---- Text section

Scientists are to collect millions of midges in the hope of stopping the spread of a virus which could wipe out herds of cattle.
The virus can be spread by some midge species
Outbreaks of the bluetongue virus, which can also kill flocks of sheep and other ruminants, have been recorded in Germany, France, Belgium and Holland.
The virus is transmitted between animals by some species of midge.
The Scottish Government commissioned a £700,000 research project into the country's midge population.
Scientists believe the virus could be transferred to Scotland by continental midges.
A project with the Met Office is calculating on which days of the year the UK is at highest risk of midges being carried in the wind.
An alternative is that infected animals could come in to the country and infect midges, which could in turn spread the virus.
The research project will be led by Dr Alison Blackwell of the University of Edinburgh-based Advanced Pest Solutions, in partnership with Aberdeen University, the Institute for Animal Health at Pirbright in Surrey and the Scottish Agricultural College.
The results from the project, which is to run over two and a half years, will support contingency planning for any outbreak of bluetongue in Scottish livestock.
Dr Blackwell said: "Bluetongue can wipe out whole herds of animals, and its economic impact can be very damaging.
"We will establish the seasonal distribution and abundance of potential bluetongue midge vectors across Scotland.
"We will trap many millions of midges, and carry out laboratory analysis of the distribution and numbers of midge species, only some of which can carry bluetongue virus, in different areas of Scotland.
"We will also assess the ability of midge species from different parts of Scotland to transmit the virus."
She said an imminent breakout in Scotland was not seen aslikely, but the researchers were laying down ground work.
Dr Blackwell said that there were guidelines in place for restriction of movement of animals along with the control of adult midges through insecticide use.
The scientists are also looking at the treatment of larval breeding grounds for midges.
Richard Lochhead, cabinet secretary for Rural Affairs and the Environment, said the virus had no food safety or public health issues, but added that recent outbreaks of bluetongue in northwest Europe were of great concern.
He said: "While the immediate risk to Scotland is low it is important that Scottish livestock keepers help minimise the risk through awareness, vigilance and taking care when sourcing their stock.
"The Scottish government is committed to ensuring that animal health policy is underpinned by sound science.
"This research will support the response to any bluetongue outbreak and help minimise its impact on the Scottish livestock industry and the wider rural economy."

--------
---- Input data

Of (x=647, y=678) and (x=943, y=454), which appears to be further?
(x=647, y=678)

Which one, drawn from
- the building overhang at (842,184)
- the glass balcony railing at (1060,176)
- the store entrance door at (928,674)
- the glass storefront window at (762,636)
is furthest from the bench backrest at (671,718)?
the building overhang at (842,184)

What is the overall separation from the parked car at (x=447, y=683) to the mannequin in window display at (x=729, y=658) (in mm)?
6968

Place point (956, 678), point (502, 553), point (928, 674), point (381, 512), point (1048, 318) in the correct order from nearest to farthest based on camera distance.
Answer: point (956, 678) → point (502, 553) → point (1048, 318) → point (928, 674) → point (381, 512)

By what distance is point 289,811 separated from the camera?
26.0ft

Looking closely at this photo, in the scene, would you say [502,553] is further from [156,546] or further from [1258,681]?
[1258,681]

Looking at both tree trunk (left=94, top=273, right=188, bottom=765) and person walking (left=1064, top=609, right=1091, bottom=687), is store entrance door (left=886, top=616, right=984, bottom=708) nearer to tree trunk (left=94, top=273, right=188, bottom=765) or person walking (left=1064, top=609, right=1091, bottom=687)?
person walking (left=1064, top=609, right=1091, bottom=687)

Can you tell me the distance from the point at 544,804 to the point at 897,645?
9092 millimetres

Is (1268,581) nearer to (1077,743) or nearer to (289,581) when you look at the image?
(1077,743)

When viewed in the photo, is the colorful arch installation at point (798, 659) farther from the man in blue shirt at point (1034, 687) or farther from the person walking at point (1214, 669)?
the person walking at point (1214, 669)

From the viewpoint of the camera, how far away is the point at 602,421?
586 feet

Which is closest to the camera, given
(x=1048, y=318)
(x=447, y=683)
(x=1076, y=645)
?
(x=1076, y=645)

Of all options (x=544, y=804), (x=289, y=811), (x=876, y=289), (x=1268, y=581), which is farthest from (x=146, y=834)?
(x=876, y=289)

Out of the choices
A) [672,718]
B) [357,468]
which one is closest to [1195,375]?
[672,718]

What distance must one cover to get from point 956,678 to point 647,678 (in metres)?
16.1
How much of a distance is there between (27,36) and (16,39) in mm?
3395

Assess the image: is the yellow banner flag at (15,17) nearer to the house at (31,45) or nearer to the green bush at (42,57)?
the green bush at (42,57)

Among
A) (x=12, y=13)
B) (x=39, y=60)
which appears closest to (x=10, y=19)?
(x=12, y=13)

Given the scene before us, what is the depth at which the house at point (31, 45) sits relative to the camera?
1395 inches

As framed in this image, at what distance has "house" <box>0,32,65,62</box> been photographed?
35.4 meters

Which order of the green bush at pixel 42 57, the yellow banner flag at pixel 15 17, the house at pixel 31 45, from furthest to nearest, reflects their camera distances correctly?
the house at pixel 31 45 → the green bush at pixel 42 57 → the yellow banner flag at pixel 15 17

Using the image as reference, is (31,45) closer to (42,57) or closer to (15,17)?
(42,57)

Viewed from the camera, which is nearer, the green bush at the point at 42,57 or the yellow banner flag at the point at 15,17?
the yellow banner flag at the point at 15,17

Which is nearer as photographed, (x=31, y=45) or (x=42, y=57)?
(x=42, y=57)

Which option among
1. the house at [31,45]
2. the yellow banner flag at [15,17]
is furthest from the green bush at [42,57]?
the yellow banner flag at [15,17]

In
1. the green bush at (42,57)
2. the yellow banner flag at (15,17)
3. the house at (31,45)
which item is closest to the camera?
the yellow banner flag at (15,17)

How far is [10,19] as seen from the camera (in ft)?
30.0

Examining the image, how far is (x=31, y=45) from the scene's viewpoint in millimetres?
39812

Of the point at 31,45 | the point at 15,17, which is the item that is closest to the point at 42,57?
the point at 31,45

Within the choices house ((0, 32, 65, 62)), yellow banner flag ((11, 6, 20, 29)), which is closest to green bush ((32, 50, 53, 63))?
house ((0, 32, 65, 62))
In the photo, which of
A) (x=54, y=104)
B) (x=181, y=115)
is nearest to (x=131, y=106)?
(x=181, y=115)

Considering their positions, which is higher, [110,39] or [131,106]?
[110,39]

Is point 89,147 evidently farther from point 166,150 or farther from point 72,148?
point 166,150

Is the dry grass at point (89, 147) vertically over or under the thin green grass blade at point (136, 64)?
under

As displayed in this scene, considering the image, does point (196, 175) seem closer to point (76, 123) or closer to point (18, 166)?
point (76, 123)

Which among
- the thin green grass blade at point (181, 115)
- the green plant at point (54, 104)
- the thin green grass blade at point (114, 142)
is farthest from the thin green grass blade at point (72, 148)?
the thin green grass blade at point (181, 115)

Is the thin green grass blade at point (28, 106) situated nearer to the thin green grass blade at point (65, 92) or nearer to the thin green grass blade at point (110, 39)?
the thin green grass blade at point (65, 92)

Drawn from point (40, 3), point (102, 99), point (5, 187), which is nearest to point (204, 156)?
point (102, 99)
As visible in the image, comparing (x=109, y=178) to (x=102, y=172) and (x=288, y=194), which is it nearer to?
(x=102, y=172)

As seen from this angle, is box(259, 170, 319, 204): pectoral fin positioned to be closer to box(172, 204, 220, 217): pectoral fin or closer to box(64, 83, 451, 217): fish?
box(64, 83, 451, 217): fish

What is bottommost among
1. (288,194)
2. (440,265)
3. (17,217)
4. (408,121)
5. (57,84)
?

--------

_Instructions_
**a)** According to the bluetongue article, why is the Scottish research project focused on midges? Answer in one to three sentences.
**b)** Quote the bluetongue article, starting with "A project with" and going on through "in Scottish livestock.".
The lines above are separate material, unrelated to the bluetongue article.

_Task-by-task outputs_
**a)** The bluetongue virus is transmitted between animals by some species of midge, and scientists believe continental midges could carry it to Scotland. Collecting and studying millions of midges is meant to help stop the spread of the virus.

**b)**
A project with the Met Office is calculating on which days of the year the UK is at highest risk of midges being carried in the wind.
An alternative is that infected animals could come in to the country and infect midges, which could in turn spread the virus.
The research project will be led by Dr Alison Blackwell of the University of Edinburgh-based Advanced Pest Solutions, in partnership with Aberdeen University, the Institute for Animal Health at Pirbright in Surrey and the Scottish Agricultural College.
The results from the project, which is to run over two and a half years, will support contingency planning for any outbreak of bluetongue in Scottish livestock.